:: TASK MATERIAL ::
============
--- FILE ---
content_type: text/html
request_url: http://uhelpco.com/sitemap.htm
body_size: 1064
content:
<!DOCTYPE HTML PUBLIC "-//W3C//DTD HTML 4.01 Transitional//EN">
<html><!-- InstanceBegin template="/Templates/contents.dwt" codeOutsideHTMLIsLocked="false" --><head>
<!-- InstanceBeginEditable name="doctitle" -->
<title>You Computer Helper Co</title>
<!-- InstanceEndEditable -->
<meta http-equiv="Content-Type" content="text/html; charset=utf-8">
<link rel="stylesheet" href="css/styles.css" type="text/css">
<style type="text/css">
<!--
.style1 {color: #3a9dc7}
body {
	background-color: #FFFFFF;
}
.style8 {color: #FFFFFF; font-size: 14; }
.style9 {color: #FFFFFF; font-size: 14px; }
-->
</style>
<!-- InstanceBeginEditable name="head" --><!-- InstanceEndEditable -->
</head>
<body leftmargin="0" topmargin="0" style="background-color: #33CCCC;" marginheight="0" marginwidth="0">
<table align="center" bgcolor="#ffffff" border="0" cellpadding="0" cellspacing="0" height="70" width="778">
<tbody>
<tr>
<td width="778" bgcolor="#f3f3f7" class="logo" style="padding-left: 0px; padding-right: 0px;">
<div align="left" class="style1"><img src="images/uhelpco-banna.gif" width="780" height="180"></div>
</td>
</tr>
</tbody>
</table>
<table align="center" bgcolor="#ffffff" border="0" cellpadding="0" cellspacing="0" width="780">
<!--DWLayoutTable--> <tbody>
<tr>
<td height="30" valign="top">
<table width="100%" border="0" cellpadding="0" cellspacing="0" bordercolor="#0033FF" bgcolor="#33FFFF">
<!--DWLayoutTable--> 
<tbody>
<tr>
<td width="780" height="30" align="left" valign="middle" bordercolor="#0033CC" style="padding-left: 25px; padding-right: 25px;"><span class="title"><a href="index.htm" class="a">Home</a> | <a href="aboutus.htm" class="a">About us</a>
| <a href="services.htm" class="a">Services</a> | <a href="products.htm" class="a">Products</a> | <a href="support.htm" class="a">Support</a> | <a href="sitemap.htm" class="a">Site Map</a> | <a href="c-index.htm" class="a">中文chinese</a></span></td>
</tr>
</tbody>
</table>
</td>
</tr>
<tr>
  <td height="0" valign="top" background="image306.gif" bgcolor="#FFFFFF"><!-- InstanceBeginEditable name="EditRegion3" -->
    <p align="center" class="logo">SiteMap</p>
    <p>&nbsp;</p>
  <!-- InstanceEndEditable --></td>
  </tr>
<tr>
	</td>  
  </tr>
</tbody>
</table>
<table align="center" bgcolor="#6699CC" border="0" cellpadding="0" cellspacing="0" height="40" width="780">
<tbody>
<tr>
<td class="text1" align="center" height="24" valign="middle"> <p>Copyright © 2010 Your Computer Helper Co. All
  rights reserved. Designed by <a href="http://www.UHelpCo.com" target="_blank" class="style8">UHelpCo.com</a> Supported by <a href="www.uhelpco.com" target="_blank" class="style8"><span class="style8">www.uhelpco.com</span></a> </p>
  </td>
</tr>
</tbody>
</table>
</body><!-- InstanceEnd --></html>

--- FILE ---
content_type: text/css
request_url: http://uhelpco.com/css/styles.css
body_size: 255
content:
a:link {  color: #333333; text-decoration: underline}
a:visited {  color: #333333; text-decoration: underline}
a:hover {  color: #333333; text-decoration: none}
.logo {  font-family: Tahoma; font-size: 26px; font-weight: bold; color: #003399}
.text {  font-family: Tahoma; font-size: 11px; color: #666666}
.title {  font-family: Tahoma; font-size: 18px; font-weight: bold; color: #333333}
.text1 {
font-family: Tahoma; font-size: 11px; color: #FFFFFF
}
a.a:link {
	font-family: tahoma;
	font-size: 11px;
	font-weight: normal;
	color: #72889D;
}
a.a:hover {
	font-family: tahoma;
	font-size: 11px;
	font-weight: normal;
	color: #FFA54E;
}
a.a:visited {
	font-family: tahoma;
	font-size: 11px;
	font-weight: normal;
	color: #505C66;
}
============
:: EXERCISE AIM ::
From the records above, pull every line that carries the word "Helper".

:: WRITTEN SOLUTION ::
<title>You Computer Helper Co</title>
<td class="text1" align="center" height="24" valign="middle"> <p>Copyright © 2010 Your Computer Helper Co. All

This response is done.